This looks at the raw content of the page. If it finds that you’ve called a shortcode via {{< foo >}} or {{% foo %}} it will add add some CSS and JavaScript.
EDIT: This is a generic, low-level approach to parsing content. I’ve used this in the past to search for the inclusion of AMP components, specific HTML attributes, etc. To look for an individual shortcode, use .HasShortcode instead.
I find this quite awkward (and prone to future portability issues) … is this the best we have? It sounds like block/define should have been the answer but their behavior still stumps me – you can have multiple defines of something and don’t get duplicate content in all pages, while other defines do push their guts in all pages. Docs aren’t very clear.
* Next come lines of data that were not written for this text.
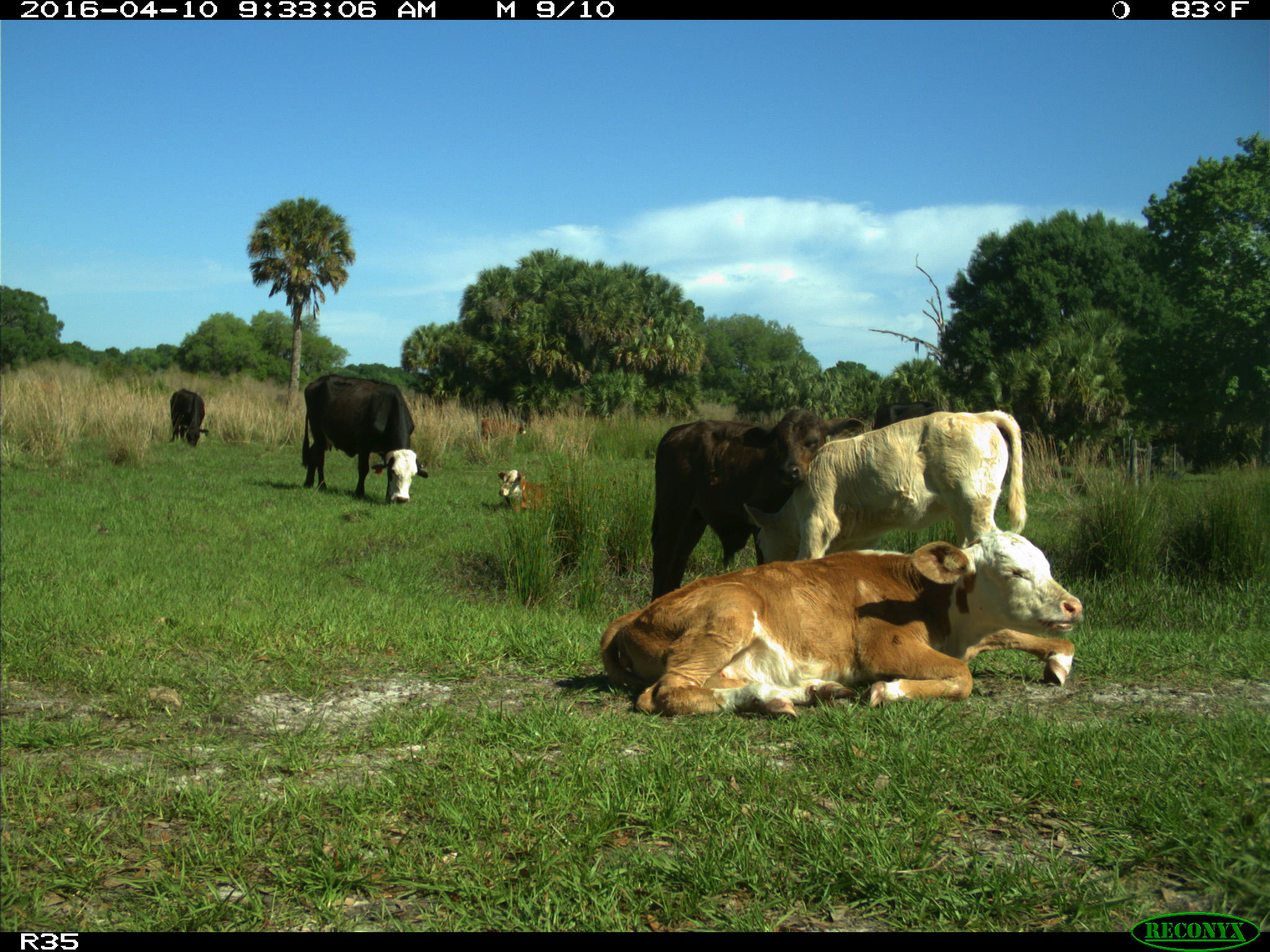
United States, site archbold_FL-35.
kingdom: Animalia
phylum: Chordata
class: Mammalia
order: Artiodactyla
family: Bovidae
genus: Bos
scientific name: Bos taurus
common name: domestic cow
Bos taurus (domestic cow).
Given that the page content is fully processed before it is passed to the base html I’d expect to be able to exchange information via the page Scratch.
But would .Page.Scratch be populated when baseof.html is supposed to output ? In other words, does Hugo populate all .Content and .Page.Scratch before starting to render html in baseof.html? I didn’t find a clear explanation of the order of execution of the various components in Hugo. Looking again at @jmooring’s example above, he suggests doing a regex find on .Content to detect if some html string exists that was part of a shortcode, but shortcodes can be called in a number of places, e.g. invoked from some partial called within inside baseof.html, and all sort of other funky invocations. Are there clear docs to explain the execution path to cover all situations?